◆ Consegne
A: Riassumi in un elenco puntato il paragrafo del brano su Twain e il tedesco che inizia con «Nel volume La terribile lingua tedesca», conservandone i fatti principali.
B: Prosegui il brano su Twain e il tedesco a partire dalla citazione sulla ragazza e sulla rapa, con cui termina.

◆ Brano di partenza
++++++++++++++++++++

Nel volume La terribile lingua tedesca, l’editore Quodlibet ha riunito per la prima volta in italiano, a cura di Dino Baldi, gli scritti che Mark Twain ha dedicato al suo complicato rapporto con questa lingua. Al saggio che dà il titolo al libro seguono una commedia in tre atti, il racconto La signora McWilliams e il fulmine e altri tre brevi passi sul tedesco. Twain è uno scrittore la cui straordinaria competenza narrativa è stata messa a punto – fra il lavoro di battelliere e l’impiego tipografico – soprattutto nel giornalismo. Per quanto abbia accumulato una vasta cultura da autodidatta, non è mai diventato un letterato e ciò costituisce l’interesse e il divertimento di questo libro, perché il suo sguardo sulla realtà linguistica del tedesco nel corso dei ripetuti e vani tentativi di padroneggiarlo – come le sue avventure grammaticali, che gli suggeriscono subito proposte di riforma – resta appunto quello di un narratore e non quello di uno specialista. All’epoca della maggior parte di questi scritti Twain aveva già raggiunto il successo con vari racconti sul Mississippi e soprattutto con la pubblicazione delle Avventure di Tom Sawyer (1875). In quel tempo aveva cominciato a scrivere il suo libro maggiore, Le avventure di Huckleberry Finn, destinato a uscire nel 1884, dopo otto anni di lavoro. Un romanzo di cui è difficile sottovalutare l’importanza, per il quale Huck, come ha scritto T. S. Eliot in un noto saggio introduttivo del 1950, è degno di prendere posto al fianco di Ulisse, di don Chisciotte, di Amleto e «di altre scoperte che l’uomo ha fatto su se stesso», e dunque di assicurare a Twain il merito che gli è dovuto.
Nelle sue mani di umorista anche le parole tedesche assumono la forma di un personaggio (e a quel punto, naturalmente, il gioco è fatto). Ad esempio:
«In Germania una ragazza non ha sesso, mentre una rapa ce l’ha. Questo fa riflettere sulla grande considerazione che i tedeschi hanno per le rape, e sul loro straordinario disprezzo per le giovani donne». [Qui Twain si riferisce al termine Mädchen, che è di genere neutro] (p. 38).

++++++++++++++++++++

◆ Dati forniti
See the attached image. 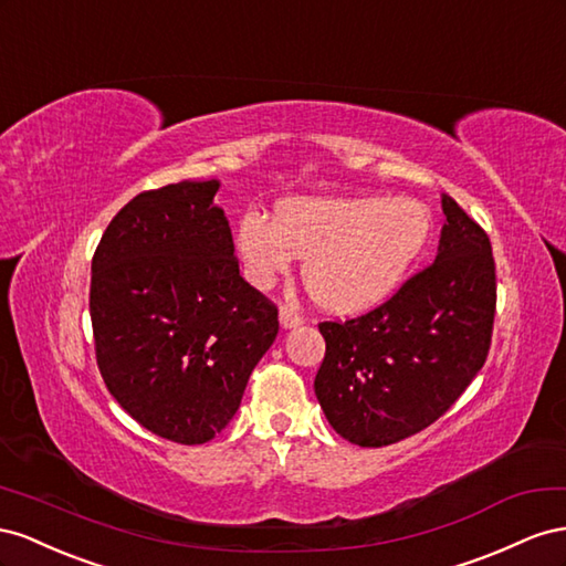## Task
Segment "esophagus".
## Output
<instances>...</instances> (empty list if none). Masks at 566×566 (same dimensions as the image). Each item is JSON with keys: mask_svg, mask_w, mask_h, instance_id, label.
<instances>
[{"mask_svg": "<svg viewBox=\"0 0 566 566\" xmlns=\"http://www.w3.org/2000/svg\"><path fill=\"white\" fill-rule=\"evenodd\" d=\"M303 325V317L298 313H294L292 308H282L280 311V327L282 329H294Z\"/></svg>", "mask_w": 566, "mask_h": 566, "instance_id": "34e87169", "label": "esophagus"}]
</instances>
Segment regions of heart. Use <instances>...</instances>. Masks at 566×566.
<instances>
[{
  "label": "heart",
  "instance_id": "obj_1",
  "mask_svg": "<svg viewBox=\"0 0 566 566\" xmlns=\"http://www.w3.org/2000/svg\"><path fill=\"white\" fill-rule=\"evenodd\" d=\"M431 230V211L412 197H296L277 203L274 220L247 211L234 244L251 284L270 286L298 255L319 308L355 315L396 292Z\"/></svg>",
  "mask_w": 566,
  "mask_h": 566
}]
</instances>
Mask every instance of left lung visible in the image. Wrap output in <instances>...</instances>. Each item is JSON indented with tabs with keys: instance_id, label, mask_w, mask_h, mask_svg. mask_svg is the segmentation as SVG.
<instances>
[{
	"instance_id": "left-lung-1",
	"label": "left lung",
	"mask_w": 566,
	"mask_h": 566,
	"mask_svg": "<svg viewBox=\"0 0 566 566\" xmlns=\"http://www.w3.org/2000/svg\"><path fill=\"white\" fill-rule=\"evenodd\" d=\"M439 251L373 313L322 322L319 408L363 448L398 443L436 422L486 363L495 315L489 234L443 193Z\"/></svg>"
}]
</instances>
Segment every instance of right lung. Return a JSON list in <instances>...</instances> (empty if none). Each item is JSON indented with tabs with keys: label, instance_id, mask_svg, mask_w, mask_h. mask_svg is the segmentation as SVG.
<instances>
[{
	"label": "right lung",
	"instance_id": "1",
	"mask_svg": "<svg viewBox=\"0 0 566 566\" xmlns=\"http://www.w3.org/2000/svg\"><path fill=\"white\" fill-rule=\"evenodd\" d=\"M218 180L142 191L92 258L96 365L118 406L182 446L211 441L272 346L277 308L239 274Z\"/></svg>",
	"mask_w": 566,
	"mask_h": 566
}]
</instances>
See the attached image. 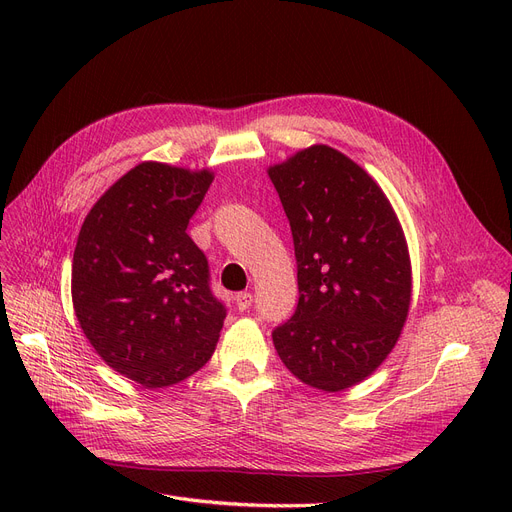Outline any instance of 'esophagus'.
Listing matches in <instances>:
<instances>
[{"instance_id":"esophagus-1","label":"esophagus","mask_w":512,"mask_h":512,"mask_svg":"<svg viewBox=\"0 0 512 512\" xmlns=\"http://www.w3.org/2000/svg\"><path fill=\"white\" fill-rule=\"evenodd\" d=\"M234 301H236L238 311H247L253 305V294L251 292H238Z\"/></svg>"}]
</instances>
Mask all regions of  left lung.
Wrapping results in <instances>:
<instances>
[{"label":"left lung","instance_id":"8db88e82","mask_svg":"<svg viewBox=\"0 0 512 512\" xmlns=\"http://www.w3.org/2000/svg\"><path fill=\"white\" fill-rule=\"evenodd\" d=\"M290 222L299 303L272 338L301 382L340 392L394 348L411 305V261L375 180L340 151L313 145L270 168Z\"/></svg>","mask_w":512,"mask_h":512}]
</instances>
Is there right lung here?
Wrapping results in <instances>:
<instances>
[{
    "instance_id": "add662e5",
    "label": "right lung",
    "mask_w": 512,
    "mask_h": 512,
    "mask_svg": "<svg viewBox=\"0 0 512 512\" xmlns=\"http://www.w3.org/2000/svg\"><path fill=\"white\" fill-rule=\"evenodd\" d=\"M213 180L145 161L93 205L72 261V303L97 355L145 388L186 380L226 319L205 253L186 234Z\"/></svg>"
}]
</instances>
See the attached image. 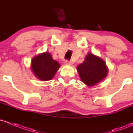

++++++++++++++++++++

◆ Esiti delle consegne
A:
- L'editore Quodlibet ha pubblicato La terribile lingua tedesca, a cura di Dino Baldi. Il volume raccoglie per la prima volta in italiano gli scritti di Mark Twain sul suo complicato rapporto con il tedesco.
- Il libro contiene il saggio che gli dà il titolo, una commedia in tre atti, il racconto La signora McWilliams e il fulmine e altri tre brevi passi sul tedesco.
- Twain ha affinato la sua competenza narrativa soprattutto nel giornalismo, fra il lavoro di battelliere e l'impiego tipografico.
- Pur avendo una vasta cultura da autodidatta, non è mai diventato un letterato. Per questo il suo sguardo sul tedesco resta quello di un narratore e non di uno specialista, anche nei vani tentativi di padroneggiarlo e nelle proposte di riforma. Qui sta l'interesse del libro.
- Quando scrisse gran parte di questi testi, Twain era già famoso per i racconti sul Mississippi e per Le avventure di Tom Sawyer (1875).
- In quel periodo aveva iniziato Le avventure di Huckleberry Finn, uscito nel 1884 dopo otto anni di lavoro.
- In un saggio del 1950, T. S. Eliot ritenne Huck degno di stare accanto a Ulisse, don Chisciotte e Amleto.

B:
«È vero che in tedesco, per una svista dell’inventore della lingua, una donna è di sesso femminile; ma una moglie (Weiss), non lo è, il che un po’ dispiace» (p. 39).
L’arte sta tutta in quel «il che un po’ dispiace», che illumina l’intero passo. Il termine Weiss, nota opportunamente Dino Baldi, a fine Ottocento era raramente usato per nominare la moglie, ma in questo e in altri esempi il ritmo con cui Twain procede è inarrestabile, anche quando sfoga il suo umore mettendo in risalto le complicazioni grammaticali e sintattiche del tedesco, trasponendone le regole in inglese per mimare l’effetto che fanno su di lui. In questo modo scrive ad esempio il breve aneddoto Storia del pescivendola e della di esso triste storia. Detto in due parole, Twain non ne può più: ce l’ha col dativo, con la costruzione che impone il verbo a fine frase, con l’arbitraria attribuzione dei generi, con i verbi separabili e soprattutto con due aspetti del tedesco che trova infernali: le parentesi che la sintassi permette complicando il periodo a dismisura e le interminabili parole composte. Il suo bilancio, ironicamente, non può che essere questo:
«I miei studi filologici mi hanno dimostrato che una persona dotata è in grado di imparare l’inglese (tolta l’ortografia e la pronuncia) in trenta ore, il francese in trenta giorni e il tedesco in trent’anni: è dunque evidente che si tratta di una lingua che ha bisogno di essere semplificata e rimessa in sesto». (pp. 52-53)
Pur muovendo critiche efficaci volte a semplificare gli eccessi del tedesco, i risultati migliori Twain li raggiunge mantenendosi al di qua della comprensione della realtà linguistica nel suo complesso – o nel suo sviluppo storico – mettendo invece in scena gli episodi minimi e singolari, le incomprensioni di chi tenta di impararla.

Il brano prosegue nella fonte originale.